Sehr geehrte Frau Heiles,

Sie haben Recht, bedauerlicherweise gibt es noch keine Regelung zur Nährwertkennzeichnung von Lebensmitteln. Ich gehe jedoch davon aus, dass wir in absehbarer Zeit eine Lösung mit dem Koalitionspartner finden werden.

Bei Übergewicht und Adipositas und deren zunehmender Verbreitung spielen genetische, physiologische, sozial- und individualpsychologische Ursachen eine Rolle. Klar ist, dass auch die Ernährungsgewohnheiten, insbesondere Art und Menge der verzehrten Nahrungsmittel, einen Einfluss haben. Neben Maßnahmen, die das Ernährungswissen und die Bewegung fördern, sind deshalb Aktivitäten nötig, die die Verbraucherinnen und Verbraucher über den tatsächlichen Nährwert der zum Verkauf stehenden Lebensmittel in geeigneter Weise informieren.

Weil sich viele Menschen über ihren eigenen Nährstoffbedarf ebenso im unklaren sind wie über den Nährwertgehalt insbesondere zusammengesetzter und verarbeiteter Lebensmittel, kommt es darauf an, dass die Nährwertkennzeichnung einfach, unmittelbar verständlich, auf einen Blick zu erfassen und bewertend ist. Die in Großbritannien von der staatlichen Food Standard Agency auf wissenschaftlicher Grundlage und mit wissenschaftlicher Begleitung auf freiwilliger Basis eingeführte Ampelkennzeichnung erfüllt diese Anforderungen.

Erste Evaluationsergebnisse der britischen Kennzeichnung zeigen: Die farbliche Kennzeichnung wird von allen Verbraucherinnen und Verbrauchern und auch von Kindern richtig verstanden.
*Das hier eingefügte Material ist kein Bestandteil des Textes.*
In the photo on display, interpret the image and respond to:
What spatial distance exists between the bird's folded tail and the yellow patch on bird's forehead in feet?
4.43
Nicht gute oder schlechte Lebensmittel, sondern solche, die man unbedenklich häufig essen kann, und andere, die man nur gelegentlich verzehren sollte, werden hier kenntlich gemacht. Die Ampelkennzeichnung hat einige Hersteller veranlasst, die Zusammensetzung ihrer Produkte so zu verändern, dass weniger rot und mehr grün und gelb auf der Packung erscheint. Diese Entwicklung nützt sogar Verbrauchern, die auf keinerlei Kennzeichnung achten.
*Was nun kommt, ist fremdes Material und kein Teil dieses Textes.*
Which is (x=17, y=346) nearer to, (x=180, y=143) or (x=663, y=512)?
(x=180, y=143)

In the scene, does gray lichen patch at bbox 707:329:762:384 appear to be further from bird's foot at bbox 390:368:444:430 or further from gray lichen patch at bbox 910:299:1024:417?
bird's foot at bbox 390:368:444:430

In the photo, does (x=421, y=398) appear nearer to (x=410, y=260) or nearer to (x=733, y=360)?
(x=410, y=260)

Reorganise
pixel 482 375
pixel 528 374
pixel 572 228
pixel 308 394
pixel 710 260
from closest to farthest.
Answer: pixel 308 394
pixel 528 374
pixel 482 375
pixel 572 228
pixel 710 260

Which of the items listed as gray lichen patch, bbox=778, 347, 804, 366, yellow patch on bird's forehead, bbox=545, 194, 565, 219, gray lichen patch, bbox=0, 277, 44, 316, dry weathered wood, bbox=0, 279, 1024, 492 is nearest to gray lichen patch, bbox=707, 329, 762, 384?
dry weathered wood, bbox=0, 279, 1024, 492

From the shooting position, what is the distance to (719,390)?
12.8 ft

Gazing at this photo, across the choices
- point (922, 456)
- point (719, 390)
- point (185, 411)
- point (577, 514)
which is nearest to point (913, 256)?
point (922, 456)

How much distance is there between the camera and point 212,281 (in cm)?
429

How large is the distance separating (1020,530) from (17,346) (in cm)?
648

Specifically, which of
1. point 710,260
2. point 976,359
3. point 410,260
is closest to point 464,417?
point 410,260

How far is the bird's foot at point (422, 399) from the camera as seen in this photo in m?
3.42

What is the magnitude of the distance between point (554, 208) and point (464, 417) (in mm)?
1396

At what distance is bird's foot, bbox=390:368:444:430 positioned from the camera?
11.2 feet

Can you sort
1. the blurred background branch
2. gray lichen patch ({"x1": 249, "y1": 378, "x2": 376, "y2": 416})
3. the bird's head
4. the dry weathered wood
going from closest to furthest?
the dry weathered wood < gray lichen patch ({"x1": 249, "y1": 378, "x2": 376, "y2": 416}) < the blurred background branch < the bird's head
Vergleichbarkeit und damit Wahlfreiheit für den Verbraucher ist nur gewährleistet bei einer verpflichtenden Kennzeichnung. Nur wenn alle zusammengesetzten und verarbeiteten Lebensmittel aller Hersteller gekennzeichnet sind, können Verbraucherinnen und Verbraucher wirklich bewusst auswählen. Diese Auswahl muss beim täglichen Einkauf in Sekundenschnelle möglich sein. Dies ist nur mit farblicher Darstellung und ohne Umrechnungserfordernis zu gewährleisten. Gute Informationen sind keine Konsumentenbevormundung!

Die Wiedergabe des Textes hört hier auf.